Trotzdem mag die Kategorisierung von Uslé als abstraktem Fotografen in die Irre führen, zumal Uslés "realistische" Fotos von Menschen und wie beiläufig aufgenommenen Alltagsszenen in der aktuellen Ausstellung ausgeblendet werden. Das ist schade, denn man würde Uslés fotografische Praktik besser verstehen. Fotografie ist für Uslé nicht die Fortsetzung der Malerei mit anderen Mitteln, sondern die Aufzeichnung von Momenten, von Konstellationen, die ein Bild ergeben. Und hierin, in der Absehung von einem mimetischen Motiv, in der Überlassung an die Form, treffen Malerei und Fotografie bei Uslé zusammen. Es geht nicht um die Bedeutung der Formen, sondern um deren Wirkung als Bild, das einen trifft oder eben kalt lässt, ohne dass der Verstand wüsste, warum das so ist. Roland Barthes beschrieb diese Betroffenheit durch die Form als "punctum", und was Uslé im Foto vorstellt, ist das Zeugnis dieser "Punktierung". Nur ein Bild könnte man sagen, aber eines das wie im Haiku am Sinn vorbei etwas - ganz allgemein gesprochen - über das Verhältnis zwischen Mensch und Welt berichtet.

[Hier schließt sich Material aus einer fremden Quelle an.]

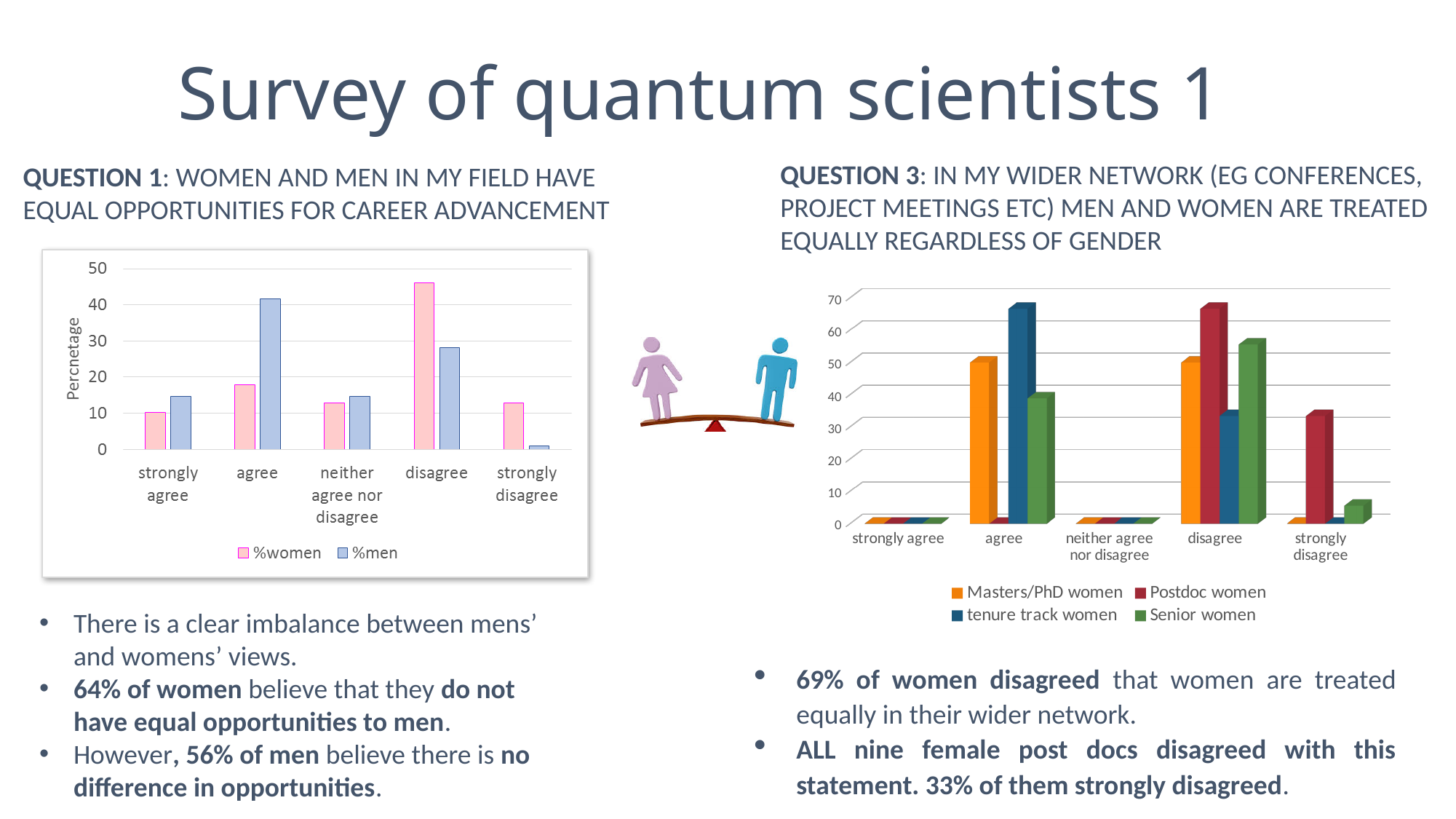
On the left chart (Question 1), is the %men value for agree greater or less than 40? greater On the right chart (Question 3), how many series does the legend list? 4 On the right chart (Question 3), which series has the highest value for disagree? Postdoc women On the right chart (Question 3), is the value for tenure track women at agree greater or less than 60? greater On the left chart (Question 1), which category has the lowest %men value? strongly disagree On the left chart (Question 1), which category has the highest %men value? agree On the left chart (Question 1), which category has the highest %women value? disagree On the left chart (Question 1), what kind of chart is shown? bar chart On the left chart (Question 1), what is the y-axis label? Percnetage On the left chart (Question 1), how many series does the legend list? 2 On the left chart (Question 1), how many response categories are shown on the x axis? 5 On the left chart (Question 1), for the disagree category, which is larger: %women or %men? %women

Auch bei Roxy Paine, dem zweiten Künstler in der Ausstellung, ist das Verhältnis zur Natur als der uns umgebenden Welt durch die besondere Form vermittelt. Auch hier gibt es die Vorstellung, die Welt könne in uns eindringen. Das kann man fast buchstäblich verstehen. Was wir wahrnehmen, dringt durch die Sinne in uns ein, und was wir essen, zeigt bestimmte Wirkungen auf den Organismus. Diese banale Feststellung wird besonders deutlich, wenn es um Gifte oder Drogen geht. Paine beschäftigt sich seit einigen Jahren mit Schlafmohn, giftigem Efeu (Poison Ivy) und halluzinogenen Pilzen. Was der New Yorker im Kabinettraum der Galerie in täuschend echter Nachbildung aufgebaut hat, kommt in seiner Potenz einer Massenvernichtungswaffe gleich. Ein ganzes Feld der äußerst giftigen Fliegenpilze (55 000 Dollar) wächst hier auf dem Parkett. In niedriger Dosierung könne man mit solchen Pilzen wohl ganze Heerscharen high machen. Die potentielle Wirkungskraft der roten Kappen, wären sie nur echt, ist wohl der Grund dafür, warum Paine sich die Pilze für seine Installation ausgesucht hat. Sie sind nicht nur hübsch bunt anzusehen, sondern verkörpern das Versprechen auf eine natürliche Kraft, die andere Kunstwerke schwerlich erreichen könnten. Selbstverständlich handelt es sich bei dem toxischen Potential um eine eingebildete Wirkung - schließlich bestehen die Pilze aus Plastik. Dennoch spielt sie bei der Rezeption mit, liefert sie doch den ideellen Kontext, ohne den kein Kunstwerk als solches existiert.